The first spraying plate 3-4 is provided with first spraying holes 3-14 and first spraying grooves 3-15 in sequence from top to bottom; the second spraying plate 3-5 is provided with second spraying holes 3-16 and second spraying grooves 3-17 in sequence from top to bottom; the lower diversion trenches 3-13 are communicated with the first spraying holes 3-14, and the first spraying trenches 3-15 are communicated with the second spraying holes 3-16.
The component inlet channels 3-1 are fixed at the left and right ends of the guide plate 3-3, and the component inlet channels are equivalent to a confluence plate. After the process component gas enters the component inlet channel from the outside of the vacuum coating process cavity, the process component gas enters the upper diversion trench 3-11 of the diversion plate 3-3 through the round hole channel in the component inlet channel, gradually fills the diversion plate 3-3, but is distributed unevenly, the two sides are more and the middle is thin, then enters the first spraying hole 3-14 and the first spraying trench 3-15 of the first spraying plate 3-4 through the diversion hole 3-12 and the lower diversion trench 3-13 on the diversion plate 3-3, the first spraying plate 3-4 mainly has the function of distributing and proportioning the process component gas according to the process requirements, but the process component gas is in the shape of bell mouth when the process component is sprayed out from the holes or the trenches, the holes of the first spraying hole 3-14 and the first spraying trench 3-15 are large and small in number, so the process component sprayed out from the first spraying plate 3-4 is still unevenly distributed, considering the coating process quality requirement of the vacuum coating process cavity, the second spray plate 3-5 is added, so that the circulation path of the air flow in the second spray holes 3-16 and the second spray grooves 3-17 is prolonged, the air flow is uniformly diffused in the second spray holes 3-16 and the second spray grooves 3-17, the holes of the second spray holes 3-16 and the second spray grooves 3-17 are small, the number of the holes is large, and the process components can be uniformly sprayed on the film base band 12 from the nozzle openings of the second spray plate 3-5 finally.
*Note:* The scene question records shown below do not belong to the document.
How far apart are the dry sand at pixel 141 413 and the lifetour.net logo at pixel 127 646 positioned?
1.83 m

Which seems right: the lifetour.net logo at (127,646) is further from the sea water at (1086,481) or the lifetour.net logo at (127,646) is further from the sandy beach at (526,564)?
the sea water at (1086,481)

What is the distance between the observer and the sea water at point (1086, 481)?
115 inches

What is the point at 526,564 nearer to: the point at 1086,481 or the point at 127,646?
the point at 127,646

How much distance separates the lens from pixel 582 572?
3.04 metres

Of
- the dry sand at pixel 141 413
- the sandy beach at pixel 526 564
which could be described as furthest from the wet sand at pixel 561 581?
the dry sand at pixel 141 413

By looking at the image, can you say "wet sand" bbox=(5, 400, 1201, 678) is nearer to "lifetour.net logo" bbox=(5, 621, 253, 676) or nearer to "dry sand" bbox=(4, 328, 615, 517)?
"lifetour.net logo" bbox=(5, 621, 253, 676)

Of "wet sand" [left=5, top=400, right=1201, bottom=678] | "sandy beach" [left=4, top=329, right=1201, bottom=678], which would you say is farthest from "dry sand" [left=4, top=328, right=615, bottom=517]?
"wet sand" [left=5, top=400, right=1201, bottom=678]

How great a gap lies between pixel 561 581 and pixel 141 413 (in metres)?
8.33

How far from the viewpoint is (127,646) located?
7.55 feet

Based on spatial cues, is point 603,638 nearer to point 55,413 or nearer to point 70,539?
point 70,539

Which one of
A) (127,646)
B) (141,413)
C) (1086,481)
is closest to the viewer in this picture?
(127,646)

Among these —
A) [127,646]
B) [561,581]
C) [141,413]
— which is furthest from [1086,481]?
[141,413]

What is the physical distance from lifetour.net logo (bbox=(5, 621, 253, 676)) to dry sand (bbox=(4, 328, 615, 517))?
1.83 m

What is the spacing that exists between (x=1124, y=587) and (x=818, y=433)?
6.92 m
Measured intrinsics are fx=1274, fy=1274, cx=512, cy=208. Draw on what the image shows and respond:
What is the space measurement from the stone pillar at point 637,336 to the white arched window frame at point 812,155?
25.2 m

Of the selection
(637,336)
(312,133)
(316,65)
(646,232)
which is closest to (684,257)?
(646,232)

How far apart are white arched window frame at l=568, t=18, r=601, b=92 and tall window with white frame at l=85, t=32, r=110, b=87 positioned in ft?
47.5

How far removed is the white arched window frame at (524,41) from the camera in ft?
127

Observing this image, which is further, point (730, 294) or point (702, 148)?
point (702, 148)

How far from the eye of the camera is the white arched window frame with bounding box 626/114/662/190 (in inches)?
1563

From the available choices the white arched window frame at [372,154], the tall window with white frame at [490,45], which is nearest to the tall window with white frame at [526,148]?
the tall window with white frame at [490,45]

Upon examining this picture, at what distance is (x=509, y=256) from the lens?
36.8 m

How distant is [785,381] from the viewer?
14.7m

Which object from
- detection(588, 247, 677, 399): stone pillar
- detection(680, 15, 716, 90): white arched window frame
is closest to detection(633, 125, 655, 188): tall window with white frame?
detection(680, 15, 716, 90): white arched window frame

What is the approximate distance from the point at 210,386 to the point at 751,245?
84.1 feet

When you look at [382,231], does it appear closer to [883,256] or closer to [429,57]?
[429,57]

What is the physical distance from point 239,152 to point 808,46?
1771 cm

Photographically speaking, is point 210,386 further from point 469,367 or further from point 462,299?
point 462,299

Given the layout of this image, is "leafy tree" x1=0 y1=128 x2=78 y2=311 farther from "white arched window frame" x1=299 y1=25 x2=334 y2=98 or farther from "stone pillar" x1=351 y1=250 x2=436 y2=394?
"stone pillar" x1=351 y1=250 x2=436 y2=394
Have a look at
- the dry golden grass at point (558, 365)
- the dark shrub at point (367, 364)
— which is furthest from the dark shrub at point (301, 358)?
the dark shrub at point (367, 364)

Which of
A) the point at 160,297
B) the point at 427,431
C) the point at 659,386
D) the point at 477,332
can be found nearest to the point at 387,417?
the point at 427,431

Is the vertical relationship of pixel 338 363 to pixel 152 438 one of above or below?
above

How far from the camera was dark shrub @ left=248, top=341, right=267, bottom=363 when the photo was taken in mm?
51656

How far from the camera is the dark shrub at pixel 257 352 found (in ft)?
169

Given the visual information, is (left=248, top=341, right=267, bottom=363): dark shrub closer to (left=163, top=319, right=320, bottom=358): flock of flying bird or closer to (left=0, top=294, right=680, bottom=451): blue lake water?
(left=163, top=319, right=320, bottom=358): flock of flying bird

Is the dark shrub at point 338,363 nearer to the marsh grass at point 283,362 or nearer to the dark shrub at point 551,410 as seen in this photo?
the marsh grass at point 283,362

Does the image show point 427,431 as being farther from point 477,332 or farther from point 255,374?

The heating blowing-supporting system comprises supporting columns 3-6, heating plates 3-7, air blowing plates 3-8, heat reflecting plates 3-9 and gaskets 3-10.
The bottom ends of the support columns 3-6 are fixed on the cavity bottom plate, the top ends support the heating plates 3-7, and the middle steps support the heat reflection plates 3-9; the air blowing plates 3-8 are fixed on the heating plates 3-7, and the gaskets 3-10 are respectively fixed at the bottoms and/or tops of the supporting columns 3-6 and used for adjusting the distance between the air blowing plates 3-8 and the film base bands 12.
The blowing plates 3-8 in the film coating device are used for blowing out inert gas, so that the film base band 12 can be suspended in a film coating area on one hand, the phenomenon that the film sags due to the self weight of the film is avoided, the film coating is uneven on the other hand, and the heated inert gas can heat the film base band 12 on the other hand; the heating plate 3-7 is used for heating the cavity and the air blowing plate 3-8, so that the inert gas blown out by the air blowing plate 3-8 can heat the film base band 12, and the temperature of the film base band 12 and the temperature in the cavity can meet the requirement of the coating environment temperature; the reflecting plate is used for keeping the temperature, and reflecting the heat radiation emitted by the heating plates 3-7 back to avoid heat dissipation after being received by the bottom of the cavity.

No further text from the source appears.